Enter, Deep Neural Networks, or DNNs. There is (as yet) no semblance to convergence on how deep a network needs to be to classify itself as DNN, but we are definitely above two hidden layers; hundreds of layers is not uncommon for a DNN. These slides from nVidia and MIT form a good overview of the area, and the richness of neural networks and techniques that have been developed for them.
I get it, DNNs are awesome. I’ll use them everywhere.
Because there’s no free lunch, DNNs are good, but they are still good at specific tasks. For example, an LSTM (Long Short-Term Memory) is a type of network that is favoured for speech recognition, as it is able to “remember” things that happened recently. This helps it recognise a sentence, as it can reference the earlier sounds. This helps to resolve ambiguities in speech. Meanwhile, for image recognition, the current leaders in the field are CNNs (Convolutional Neural Network), iterating over the image one part at a time.
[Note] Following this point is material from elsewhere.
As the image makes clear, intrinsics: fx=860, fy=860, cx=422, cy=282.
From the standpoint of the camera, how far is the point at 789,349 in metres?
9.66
For performing logic RNNs (Recurrent Neural Networks) may be preferred.
This can lead to fairly complicated setups needed in order to perform more complex operations. For a demo at Google I/O 2017, the speaker showed a system where a video could be fed into the system, and the system could be asked questions about the video. For example, the system could be asked “what is the man doing”, and answer “packing”, based on the observation that a man in the video was putting a box in a car.
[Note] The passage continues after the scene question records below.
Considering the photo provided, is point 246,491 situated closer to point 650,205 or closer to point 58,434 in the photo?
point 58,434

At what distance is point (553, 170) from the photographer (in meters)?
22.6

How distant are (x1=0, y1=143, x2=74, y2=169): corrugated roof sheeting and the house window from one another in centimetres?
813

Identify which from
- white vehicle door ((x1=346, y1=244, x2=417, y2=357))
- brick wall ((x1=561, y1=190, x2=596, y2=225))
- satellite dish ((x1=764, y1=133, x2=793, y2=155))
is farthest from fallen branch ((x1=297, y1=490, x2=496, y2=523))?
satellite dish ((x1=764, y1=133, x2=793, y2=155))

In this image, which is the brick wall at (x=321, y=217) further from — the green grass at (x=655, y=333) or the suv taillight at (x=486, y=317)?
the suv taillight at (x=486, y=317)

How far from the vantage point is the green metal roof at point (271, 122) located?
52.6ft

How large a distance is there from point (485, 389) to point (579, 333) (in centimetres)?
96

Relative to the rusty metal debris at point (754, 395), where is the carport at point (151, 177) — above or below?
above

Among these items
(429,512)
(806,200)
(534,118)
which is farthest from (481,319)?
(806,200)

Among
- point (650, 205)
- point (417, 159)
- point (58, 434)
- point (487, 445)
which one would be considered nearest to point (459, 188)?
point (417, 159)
Seemingly a simple use case, it actually boils down to a fairly large number of distinct neural networks pictured to the right. We have a CNN to recognise the video frames, an LSTM to put them together, another LSTM to recognise what the user is asking, a weighted function to combine the output of the video with the output of the user question, and, finally, a classifier (that appears to be an RNN) to produce one of seven possible output keywords.
This is complicated.
So it’s hard. Is there any Deep Learning shortcut?
This is where things get interesting. Because of the rapid increase in available CPU, GPU and TPU power, it is now possible to, quite simply, train multiple DNNs in parallel and see which one comes up with the better result. This cross-breeding between evolutionary computing and neural networks (or, quite possibly, infinite number of monkeys) allows the automation of DNN training parameters, quite possibly making it easy for new ones to be created.
Coupled with releases such as Tensor2Tensor it is easier than ever to test out multiple neural networks, neural network combinations, and training a sequence of connected neural networks (and, at the same time, running up the cloud bill) than ever before.
This, if anything, is the current promise behind Deep Learning.